> _Required work_
Work out the number of lines in the listing below that include "Tanzania", and answer with it alone.

********

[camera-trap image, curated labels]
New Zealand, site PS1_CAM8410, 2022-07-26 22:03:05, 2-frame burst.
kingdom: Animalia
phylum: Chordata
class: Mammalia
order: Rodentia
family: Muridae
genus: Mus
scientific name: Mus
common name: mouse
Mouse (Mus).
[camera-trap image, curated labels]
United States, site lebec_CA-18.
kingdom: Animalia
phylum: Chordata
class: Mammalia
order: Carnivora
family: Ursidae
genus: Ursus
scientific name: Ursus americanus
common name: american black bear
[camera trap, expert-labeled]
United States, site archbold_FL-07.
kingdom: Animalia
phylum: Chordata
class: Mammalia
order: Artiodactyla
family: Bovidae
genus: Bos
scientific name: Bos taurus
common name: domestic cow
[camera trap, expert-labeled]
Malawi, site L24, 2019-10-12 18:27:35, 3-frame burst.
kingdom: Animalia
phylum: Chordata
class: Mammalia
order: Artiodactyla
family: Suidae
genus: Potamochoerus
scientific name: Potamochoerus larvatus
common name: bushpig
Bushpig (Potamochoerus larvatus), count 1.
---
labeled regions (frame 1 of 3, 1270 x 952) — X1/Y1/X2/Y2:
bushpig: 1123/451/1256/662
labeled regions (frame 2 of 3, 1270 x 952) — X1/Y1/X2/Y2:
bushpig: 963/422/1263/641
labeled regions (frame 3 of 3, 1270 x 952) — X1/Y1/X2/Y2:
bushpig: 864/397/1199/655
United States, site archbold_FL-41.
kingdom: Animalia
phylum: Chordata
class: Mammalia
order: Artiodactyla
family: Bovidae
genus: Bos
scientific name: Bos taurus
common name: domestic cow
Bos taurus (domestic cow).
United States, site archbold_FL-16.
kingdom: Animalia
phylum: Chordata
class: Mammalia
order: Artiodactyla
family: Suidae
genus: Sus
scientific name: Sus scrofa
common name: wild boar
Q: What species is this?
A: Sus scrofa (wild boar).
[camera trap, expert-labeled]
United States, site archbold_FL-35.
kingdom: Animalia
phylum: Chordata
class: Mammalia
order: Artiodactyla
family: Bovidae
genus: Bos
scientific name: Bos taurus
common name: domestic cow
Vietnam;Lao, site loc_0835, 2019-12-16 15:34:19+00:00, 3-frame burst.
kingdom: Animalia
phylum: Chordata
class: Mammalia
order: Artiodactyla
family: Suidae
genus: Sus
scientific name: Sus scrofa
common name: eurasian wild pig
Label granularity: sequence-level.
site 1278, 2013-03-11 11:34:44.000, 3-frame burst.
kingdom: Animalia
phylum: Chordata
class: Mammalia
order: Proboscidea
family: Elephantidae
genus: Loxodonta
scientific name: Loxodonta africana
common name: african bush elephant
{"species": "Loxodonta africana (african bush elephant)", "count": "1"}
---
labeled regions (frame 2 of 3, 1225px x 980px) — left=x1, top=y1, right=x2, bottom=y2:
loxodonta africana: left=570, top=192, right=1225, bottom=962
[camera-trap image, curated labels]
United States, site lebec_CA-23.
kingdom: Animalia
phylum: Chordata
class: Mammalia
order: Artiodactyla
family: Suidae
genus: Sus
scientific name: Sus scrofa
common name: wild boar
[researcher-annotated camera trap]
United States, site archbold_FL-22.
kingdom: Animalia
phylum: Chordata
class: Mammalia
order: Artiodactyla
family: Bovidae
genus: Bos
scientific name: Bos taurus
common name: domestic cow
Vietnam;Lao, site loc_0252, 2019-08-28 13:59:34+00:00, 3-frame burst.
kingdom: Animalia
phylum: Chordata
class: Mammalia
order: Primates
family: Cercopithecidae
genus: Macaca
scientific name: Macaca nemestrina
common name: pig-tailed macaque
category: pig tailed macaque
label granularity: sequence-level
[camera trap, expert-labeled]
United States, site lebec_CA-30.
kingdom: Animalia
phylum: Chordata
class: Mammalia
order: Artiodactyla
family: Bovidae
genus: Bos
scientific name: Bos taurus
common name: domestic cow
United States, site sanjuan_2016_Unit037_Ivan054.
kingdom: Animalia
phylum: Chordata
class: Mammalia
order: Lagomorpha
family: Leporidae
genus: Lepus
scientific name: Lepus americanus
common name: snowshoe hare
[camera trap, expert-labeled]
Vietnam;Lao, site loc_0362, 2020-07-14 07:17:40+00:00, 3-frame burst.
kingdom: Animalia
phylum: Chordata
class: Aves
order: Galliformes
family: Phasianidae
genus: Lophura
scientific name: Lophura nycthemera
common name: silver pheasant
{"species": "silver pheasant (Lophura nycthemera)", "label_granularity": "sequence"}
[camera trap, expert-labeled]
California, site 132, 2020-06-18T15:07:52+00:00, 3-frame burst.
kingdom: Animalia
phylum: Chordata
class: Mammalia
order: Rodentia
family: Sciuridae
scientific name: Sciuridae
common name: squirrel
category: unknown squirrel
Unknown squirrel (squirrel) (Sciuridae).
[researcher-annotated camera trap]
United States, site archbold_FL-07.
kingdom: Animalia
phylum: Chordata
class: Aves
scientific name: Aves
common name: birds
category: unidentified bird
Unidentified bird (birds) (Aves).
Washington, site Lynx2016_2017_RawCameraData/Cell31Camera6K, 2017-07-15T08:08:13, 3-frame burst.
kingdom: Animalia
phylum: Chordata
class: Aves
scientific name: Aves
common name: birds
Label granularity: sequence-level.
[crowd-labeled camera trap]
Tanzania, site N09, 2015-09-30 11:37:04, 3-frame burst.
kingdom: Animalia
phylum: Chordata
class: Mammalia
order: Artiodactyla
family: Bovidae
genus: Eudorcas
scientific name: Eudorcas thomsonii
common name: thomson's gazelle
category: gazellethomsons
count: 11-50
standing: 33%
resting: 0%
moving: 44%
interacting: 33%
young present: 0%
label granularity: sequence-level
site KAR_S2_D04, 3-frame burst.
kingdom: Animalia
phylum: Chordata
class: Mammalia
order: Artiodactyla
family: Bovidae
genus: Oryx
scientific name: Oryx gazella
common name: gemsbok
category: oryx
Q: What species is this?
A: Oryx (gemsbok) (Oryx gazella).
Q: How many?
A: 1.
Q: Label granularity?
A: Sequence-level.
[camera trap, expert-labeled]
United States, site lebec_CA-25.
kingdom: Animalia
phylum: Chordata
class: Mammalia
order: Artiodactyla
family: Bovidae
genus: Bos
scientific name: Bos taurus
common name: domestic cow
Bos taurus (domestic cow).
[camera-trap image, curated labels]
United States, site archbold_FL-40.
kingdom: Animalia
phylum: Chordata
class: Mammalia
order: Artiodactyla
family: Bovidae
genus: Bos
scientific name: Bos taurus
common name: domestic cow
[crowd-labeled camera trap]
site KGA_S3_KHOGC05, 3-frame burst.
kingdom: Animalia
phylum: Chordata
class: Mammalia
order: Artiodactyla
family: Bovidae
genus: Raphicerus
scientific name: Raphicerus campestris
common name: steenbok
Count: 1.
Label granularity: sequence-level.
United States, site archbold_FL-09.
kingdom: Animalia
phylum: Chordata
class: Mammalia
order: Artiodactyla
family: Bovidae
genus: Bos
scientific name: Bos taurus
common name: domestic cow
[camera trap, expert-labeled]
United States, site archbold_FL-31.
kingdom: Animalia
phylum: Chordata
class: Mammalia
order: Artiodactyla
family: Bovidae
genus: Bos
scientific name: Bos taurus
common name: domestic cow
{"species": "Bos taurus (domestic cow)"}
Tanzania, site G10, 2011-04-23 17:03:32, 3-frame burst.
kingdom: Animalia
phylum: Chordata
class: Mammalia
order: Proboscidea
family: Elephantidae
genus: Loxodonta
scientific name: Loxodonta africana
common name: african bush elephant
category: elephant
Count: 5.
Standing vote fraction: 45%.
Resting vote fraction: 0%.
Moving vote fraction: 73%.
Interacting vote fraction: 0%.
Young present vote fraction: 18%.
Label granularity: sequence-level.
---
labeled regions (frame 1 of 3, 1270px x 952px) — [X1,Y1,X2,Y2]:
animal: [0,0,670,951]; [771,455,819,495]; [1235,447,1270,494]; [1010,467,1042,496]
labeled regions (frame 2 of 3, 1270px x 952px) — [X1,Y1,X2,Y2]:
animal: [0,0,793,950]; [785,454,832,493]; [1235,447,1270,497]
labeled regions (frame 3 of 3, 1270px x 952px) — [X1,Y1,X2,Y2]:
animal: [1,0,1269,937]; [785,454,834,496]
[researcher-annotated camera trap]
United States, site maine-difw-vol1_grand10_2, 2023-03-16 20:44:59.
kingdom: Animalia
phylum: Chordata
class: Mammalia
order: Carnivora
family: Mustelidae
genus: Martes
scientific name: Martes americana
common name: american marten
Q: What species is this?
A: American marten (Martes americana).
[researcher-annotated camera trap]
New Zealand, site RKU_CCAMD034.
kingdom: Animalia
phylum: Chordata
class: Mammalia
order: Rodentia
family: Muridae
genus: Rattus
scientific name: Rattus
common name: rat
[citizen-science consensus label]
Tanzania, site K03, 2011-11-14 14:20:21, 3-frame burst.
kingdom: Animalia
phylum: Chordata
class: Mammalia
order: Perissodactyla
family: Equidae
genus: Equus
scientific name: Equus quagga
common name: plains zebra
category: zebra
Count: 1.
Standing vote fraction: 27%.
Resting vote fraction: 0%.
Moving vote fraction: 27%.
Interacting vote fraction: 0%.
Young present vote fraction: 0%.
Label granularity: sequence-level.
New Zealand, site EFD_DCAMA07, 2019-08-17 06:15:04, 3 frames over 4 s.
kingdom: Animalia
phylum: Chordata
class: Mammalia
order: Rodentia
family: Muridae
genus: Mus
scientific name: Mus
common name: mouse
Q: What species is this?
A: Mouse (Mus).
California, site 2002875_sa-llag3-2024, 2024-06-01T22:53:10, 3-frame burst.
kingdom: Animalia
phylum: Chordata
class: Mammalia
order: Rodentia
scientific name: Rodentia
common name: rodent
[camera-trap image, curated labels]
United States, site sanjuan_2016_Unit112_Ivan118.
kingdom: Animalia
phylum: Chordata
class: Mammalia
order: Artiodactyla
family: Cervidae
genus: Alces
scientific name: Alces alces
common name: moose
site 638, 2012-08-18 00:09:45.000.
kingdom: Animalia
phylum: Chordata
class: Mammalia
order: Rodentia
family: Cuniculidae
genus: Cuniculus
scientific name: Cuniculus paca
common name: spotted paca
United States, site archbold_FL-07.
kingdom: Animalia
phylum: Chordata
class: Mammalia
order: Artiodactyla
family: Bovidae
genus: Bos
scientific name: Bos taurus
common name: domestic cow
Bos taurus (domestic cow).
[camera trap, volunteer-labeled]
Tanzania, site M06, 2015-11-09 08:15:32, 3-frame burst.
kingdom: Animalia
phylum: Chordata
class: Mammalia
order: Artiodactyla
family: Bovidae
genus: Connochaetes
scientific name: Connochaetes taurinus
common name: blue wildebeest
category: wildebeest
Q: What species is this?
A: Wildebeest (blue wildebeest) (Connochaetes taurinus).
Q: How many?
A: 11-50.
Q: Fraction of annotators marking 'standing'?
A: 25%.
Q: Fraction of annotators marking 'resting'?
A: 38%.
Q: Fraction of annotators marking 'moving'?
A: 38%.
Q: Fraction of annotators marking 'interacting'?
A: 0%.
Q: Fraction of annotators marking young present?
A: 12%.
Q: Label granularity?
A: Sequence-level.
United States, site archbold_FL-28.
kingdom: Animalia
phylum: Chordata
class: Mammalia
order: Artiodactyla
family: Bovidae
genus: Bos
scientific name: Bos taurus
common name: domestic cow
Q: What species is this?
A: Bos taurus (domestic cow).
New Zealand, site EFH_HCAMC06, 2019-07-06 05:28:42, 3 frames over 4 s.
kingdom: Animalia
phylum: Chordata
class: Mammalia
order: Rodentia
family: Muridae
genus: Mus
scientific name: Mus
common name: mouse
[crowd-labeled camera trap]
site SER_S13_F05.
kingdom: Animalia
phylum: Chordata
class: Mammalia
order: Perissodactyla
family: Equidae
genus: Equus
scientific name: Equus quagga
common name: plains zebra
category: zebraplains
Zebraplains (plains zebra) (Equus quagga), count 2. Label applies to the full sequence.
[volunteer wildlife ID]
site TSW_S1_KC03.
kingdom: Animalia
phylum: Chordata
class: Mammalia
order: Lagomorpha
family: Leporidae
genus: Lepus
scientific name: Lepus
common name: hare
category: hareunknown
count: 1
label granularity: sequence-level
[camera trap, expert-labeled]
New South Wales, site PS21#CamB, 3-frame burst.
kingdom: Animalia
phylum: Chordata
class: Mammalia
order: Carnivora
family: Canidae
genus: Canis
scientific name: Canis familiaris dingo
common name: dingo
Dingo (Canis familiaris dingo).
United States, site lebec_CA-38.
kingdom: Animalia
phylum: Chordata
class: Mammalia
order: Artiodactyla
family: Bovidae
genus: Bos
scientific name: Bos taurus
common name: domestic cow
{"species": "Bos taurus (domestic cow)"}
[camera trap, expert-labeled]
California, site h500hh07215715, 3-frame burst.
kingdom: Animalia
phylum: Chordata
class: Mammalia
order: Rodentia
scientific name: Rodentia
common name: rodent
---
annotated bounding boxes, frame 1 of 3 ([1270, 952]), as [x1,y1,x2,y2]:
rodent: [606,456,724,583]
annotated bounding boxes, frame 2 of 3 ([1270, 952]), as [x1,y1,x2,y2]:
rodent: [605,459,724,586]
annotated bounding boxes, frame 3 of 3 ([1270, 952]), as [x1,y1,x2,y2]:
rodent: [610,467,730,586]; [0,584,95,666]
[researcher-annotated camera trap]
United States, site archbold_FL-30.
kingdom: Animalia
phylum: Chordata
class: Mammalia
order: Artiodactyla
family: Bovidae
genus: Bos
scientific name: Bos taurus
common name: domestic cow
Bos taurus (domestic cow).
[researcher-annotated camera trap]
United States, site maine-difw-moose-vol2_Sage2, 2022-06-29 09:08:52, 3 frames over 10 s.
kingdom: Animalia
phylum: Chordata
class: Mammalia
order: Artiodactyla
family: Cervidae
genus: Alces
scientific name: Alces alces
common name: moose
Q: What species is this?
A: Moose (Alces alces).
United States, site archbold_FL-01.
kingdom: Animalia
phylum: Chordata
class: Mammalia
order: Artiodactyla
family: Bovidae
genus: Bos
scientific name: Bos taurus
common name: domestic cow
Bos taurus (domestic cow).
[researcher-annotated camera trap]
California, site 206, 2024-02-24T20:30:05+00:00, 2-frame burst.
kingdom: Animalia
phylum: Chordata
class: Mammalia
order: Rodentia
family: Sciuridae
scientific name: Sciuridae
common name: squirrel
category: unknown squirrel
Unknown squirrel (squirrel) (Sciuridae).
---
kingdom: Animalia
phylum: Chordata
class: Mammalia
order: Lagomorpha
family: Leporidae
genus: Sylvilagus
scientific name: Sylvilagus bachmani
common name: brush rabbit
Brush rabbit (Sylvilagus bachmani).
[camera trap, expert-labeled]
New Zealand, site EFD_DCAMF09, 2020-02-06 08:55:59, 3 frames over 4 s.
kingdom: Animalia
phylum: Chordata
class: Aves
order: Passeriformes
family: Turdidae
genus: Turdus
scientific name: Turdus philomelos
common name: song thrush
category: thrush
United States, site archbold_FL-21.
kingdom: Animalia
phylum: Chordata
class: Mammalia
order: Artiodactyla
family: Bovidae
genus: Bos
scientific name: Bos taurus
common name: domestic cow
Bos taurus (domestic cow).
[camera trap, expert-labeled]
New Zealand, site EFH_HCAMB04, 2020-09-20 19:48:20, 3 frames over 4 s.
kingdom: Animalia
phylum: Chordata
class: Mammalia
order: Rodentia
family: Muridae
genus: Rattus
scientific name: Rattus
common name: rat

********

> _Answer to the exercise_
4